Napoleón se quedó mirando cómo Desaix observaba durante un rato aquella tremenda confusión que era el campo de batalla. Desaix contemplaba la situación como si todo aquello le fuera ajeno; como si la propia batalla no fuera con él. Ni excitación, ni temor ante la inminente derrota. Desaix, por supuesto, era un noble de antigua familia. Revolucionario hasta la médula, cierto, pero noble al fin y al cabo, y bajo ninguna circunstancia permitiría que nadie de aquella chusma viera el más mínimo signo de emoción en su rostro.
-¿Cómo lo ves, Antoine? -Preguntó Napoleón.
-Fatal, excelencia. Esta batalla está totalmente perdida. Hasta un ciego se daría cuenta.
Ambos se conocían desde hacía años, y se profesaban un mutuo respeto basado en la confianza respecto a las aptitudes militares del otro. Habían combatido juntos en Egipto, y también habían pasado juntos por no pocas penalidades en aquella dura expedición. Aunque ahora Napoleón era la cabeza del estado francés, era impensable que Desaix se dirigiera a él en otro tono que no fuera el de un igual. Napoleón lo sabía, y lo aceptaba. Nunca le había gustado la pompa, y no la exigía en sus subordinados.
-¿Entonces? -Inquirió Napoleón al general Desaix.
-Bueno, sólo son las cinco de la tarde. Hemos perdido una batalla pero tenemos tiempo para ganar la siguiente. Si machacas con la artillería el centro austríaco y los entretienes lo suficiente, me arrojaré sobre ellos con los tres regimientos de la División Boudet antes de que puedan darse cuenta.
-De acuerdo, daré las órdenes oportunas. ¡Buena suerte Antoine!
Y tal como llegó, pausadamente, Desaix se marchó del puesto de mando francés con su caballo al paso, como si tuviera todo el tiempo del mundo. Aquella fue la última vez que Napoleón vio a Desaix cara a cara. Unos minutos más tarde, le vio arrojarse a galope tendido, sable en mano, sobre el grueso de las líneas enemigas, seguido de cerca por sus húsares y perdiéndose entre las nubes de polvo y de humo de pólvora.
Los sorprendidos austríacos, que no esperaban los refuerzos franceses, perdieron la iniciativa de la batalla y empezaron a retroceder, acosados por todos los flancos por los hombres de Desaix, de Murat, Kellerman y Marmont. Antes de la caída de la tarde, el campo de Marengo pertenecía a Francia, y Austria era expulsada de Italia, al menos durante un tiempo.
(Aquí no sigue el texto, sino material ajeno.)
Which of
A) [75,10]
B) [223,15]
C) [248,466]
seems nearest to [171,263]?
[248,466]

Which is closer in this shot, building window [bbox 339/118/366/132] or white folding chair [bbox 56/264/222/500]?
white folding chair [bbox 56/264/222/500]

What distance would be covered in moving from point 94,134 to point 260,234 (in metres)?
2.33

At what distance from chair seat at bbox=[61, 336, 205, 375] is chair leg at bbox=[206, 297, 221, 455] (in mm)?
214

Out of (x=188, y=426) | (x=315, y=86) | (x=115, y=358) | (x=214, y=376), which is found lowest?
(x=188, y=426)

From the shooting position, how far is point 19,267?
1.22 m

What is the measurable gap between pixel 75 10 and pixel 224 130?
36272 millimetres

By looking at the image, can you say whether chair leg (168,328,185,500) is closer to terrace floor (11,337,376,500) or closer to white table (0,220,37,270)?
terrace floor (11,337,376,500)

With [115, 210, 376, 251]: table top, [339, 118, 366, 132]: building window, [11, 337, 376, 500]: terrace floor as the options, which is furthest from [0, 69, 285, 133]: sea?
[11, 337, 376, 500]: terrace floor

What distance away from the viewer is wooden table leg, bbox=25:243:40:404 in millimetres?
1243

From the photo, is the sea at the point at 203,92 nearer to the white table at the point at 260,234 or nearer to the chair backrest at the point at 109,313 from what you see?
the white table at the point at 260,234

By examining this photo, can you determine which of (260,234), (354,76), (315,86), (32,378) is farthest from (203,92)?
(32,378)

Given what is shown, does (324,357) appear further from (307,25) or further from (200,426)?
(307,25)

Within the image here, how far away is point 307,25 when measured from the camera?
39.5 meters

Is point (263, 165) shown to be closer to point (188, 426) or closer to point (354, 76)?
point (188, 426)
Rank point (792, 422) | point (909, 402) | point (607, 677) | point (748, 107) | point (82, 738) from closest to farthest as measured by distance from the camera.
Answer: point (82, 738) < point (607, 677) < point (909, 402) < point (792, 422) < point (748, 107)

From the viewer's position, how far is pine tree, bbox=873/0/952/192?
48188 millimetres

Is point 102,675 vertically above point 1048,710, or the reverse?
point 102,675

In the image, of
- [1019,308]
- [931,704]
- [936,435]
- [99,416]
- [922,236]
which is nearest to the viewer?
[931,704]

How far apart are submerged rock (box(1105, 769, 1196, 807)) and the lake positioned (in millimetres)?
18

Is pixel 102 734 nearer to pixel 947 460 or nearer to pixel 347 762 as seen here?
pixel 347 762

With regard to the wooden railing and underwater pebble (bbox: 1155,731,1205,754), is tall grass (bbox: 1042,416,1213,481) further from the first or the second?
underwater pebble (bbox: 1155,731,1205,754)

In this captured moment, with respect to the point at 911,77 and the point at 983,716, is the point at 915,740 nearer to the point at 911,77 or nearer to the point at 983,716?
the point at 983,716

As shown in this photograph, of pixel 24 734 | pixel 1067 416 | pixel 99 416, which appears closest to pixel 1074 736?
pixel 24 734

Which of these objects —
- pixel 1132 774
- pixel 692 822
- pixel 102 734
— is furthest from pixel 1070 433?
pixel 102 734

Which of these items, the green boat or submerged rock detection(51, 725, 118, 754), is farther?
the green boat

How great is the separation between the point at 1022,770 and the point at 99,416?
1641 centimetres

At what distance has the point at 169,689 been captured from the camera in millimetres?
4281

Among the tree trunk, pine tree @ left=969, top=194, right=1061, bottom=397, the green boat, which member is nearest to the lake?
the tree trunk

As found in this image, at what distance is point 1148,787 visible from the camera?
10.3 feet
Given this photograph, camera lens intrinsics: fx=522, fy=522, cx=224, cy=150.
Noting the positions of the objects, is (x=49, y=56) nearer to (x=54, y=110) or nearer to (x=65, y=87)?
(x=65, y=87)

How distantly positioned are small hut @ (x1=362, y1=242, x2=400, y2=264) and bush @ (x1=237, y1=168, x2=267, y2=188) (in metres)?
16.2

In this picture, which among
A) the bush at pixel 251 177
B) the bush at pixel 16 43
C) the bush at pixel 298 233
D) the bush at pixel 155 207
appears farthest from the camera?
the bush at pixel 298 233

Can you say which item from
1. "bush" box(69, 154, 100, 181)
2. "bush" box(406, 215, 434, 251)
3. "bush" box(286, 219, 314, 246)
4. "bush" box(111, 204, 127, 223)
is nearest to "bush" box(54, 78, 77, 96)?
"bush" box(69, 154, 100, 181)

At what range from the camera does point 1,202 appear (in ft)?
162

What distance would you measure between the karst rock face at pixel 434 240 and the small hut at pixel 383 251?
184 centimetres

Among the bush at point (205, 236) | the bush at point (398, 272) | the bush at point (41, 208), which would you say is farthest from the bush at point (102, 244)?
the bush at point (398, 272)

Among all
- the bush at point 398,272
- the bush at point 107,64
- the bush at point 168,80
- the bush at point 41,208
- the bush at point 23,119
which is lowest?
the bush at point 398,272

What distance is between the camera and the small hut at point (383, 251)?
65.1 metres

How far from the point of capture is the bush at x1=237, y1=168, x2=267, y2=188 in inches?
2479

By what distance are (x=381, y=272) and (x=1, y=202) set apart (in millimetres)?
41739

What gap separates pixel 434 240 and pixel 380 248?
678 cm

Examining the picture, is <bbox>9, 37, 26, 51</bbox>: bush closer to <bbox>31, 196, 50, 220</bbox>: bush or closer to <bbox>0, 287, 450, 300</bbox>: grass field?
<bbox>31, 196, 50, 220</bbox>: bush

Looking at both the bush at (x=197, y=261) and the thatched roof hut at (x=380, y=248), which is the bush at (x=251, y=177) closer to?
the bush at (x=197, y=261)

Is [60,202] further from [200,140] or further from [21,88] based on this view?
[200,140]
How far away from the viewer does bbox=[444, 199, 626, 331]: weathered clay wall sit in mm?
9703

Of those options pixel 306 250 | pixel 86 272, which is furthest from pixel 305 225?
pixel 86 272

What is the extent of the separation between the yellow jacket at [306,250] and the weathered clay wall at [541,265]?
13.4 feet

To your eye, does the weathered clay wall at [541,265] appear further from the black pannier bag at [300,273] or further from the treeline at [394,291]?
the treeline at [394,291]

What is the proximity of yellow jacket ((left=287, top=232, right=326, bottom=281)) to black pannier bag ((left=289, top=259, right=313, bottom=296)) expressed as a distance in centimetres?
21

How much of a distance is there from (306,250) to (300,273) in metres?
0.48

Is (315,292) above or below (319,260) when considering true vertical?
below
Aquel día Napoleón, en efecto, perdió una batalla y ganó otra.
A Desaix le encontraron horas más tarde entre los cadáveres que sembraban el campo de batalla. Un fusilero austríaco le acertó de lleno durante una de las heroicas cargas que protagonizó aquella tarde. De esta forma, el general Desaix también se ganó un rincón en las paredes del Arco del Triunfo y la mención imperecedera de su valentía en los libros de Historia.